Data Block Start
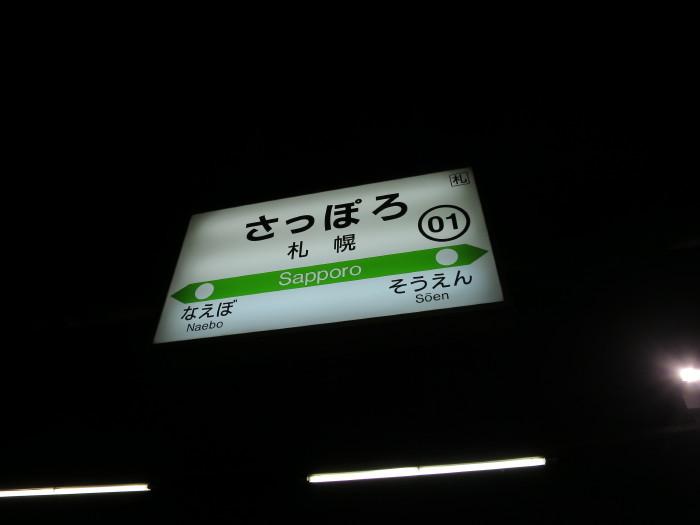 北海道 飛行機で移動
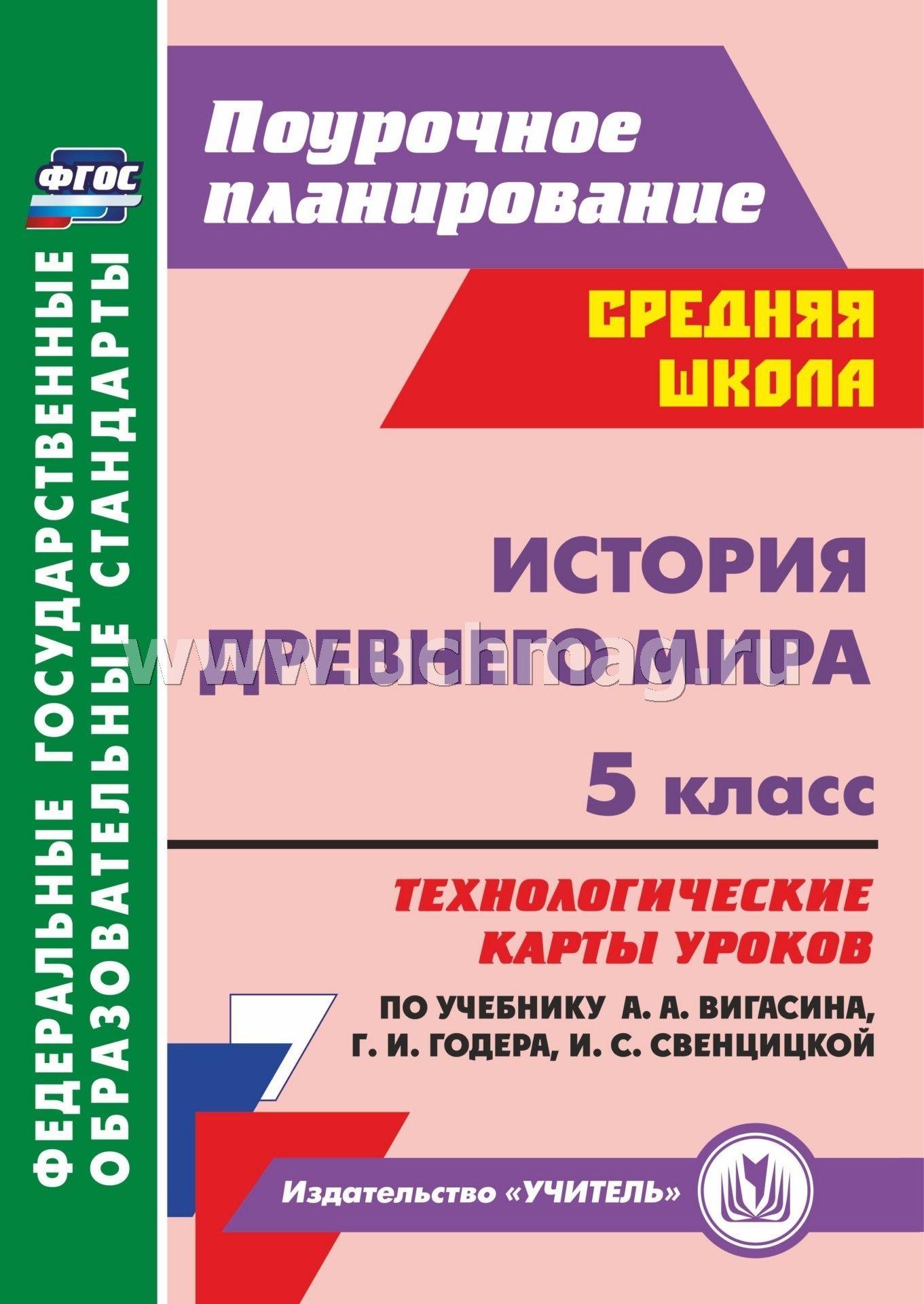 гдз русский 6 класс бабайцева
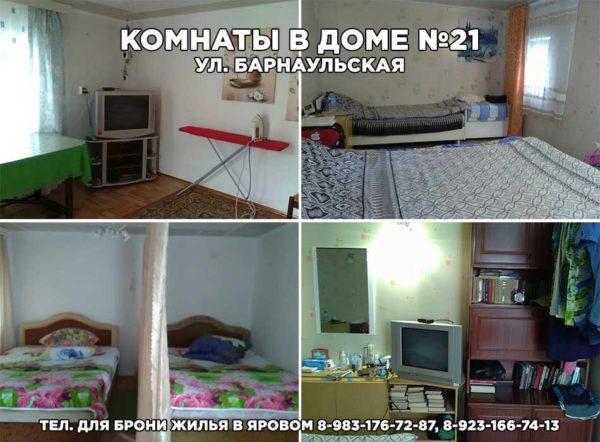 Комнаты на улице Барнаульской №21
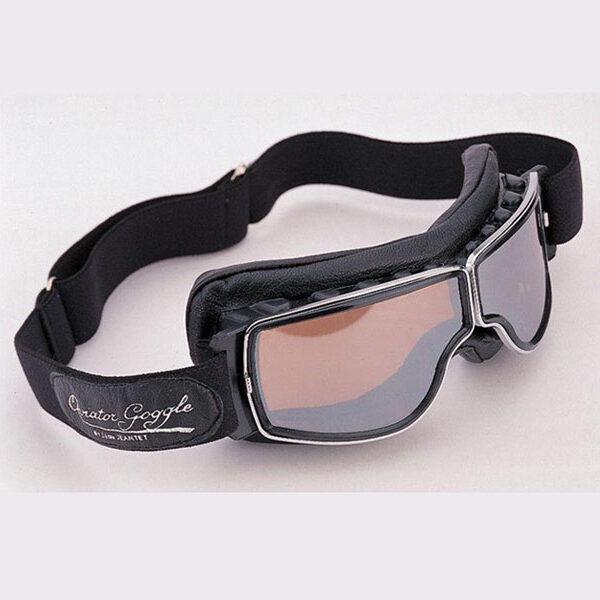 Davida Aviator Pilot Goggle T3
Data Block End
→ What you will do:
Each line of the material above should be set down exactly, with no pictures.

→ Answer section:
 北海道 飛行機で移動
 гдз русский 6 класс бабайцева
 Комнаты на улице Барнаульской №21
 Davida Aviator Pilot Goggle T3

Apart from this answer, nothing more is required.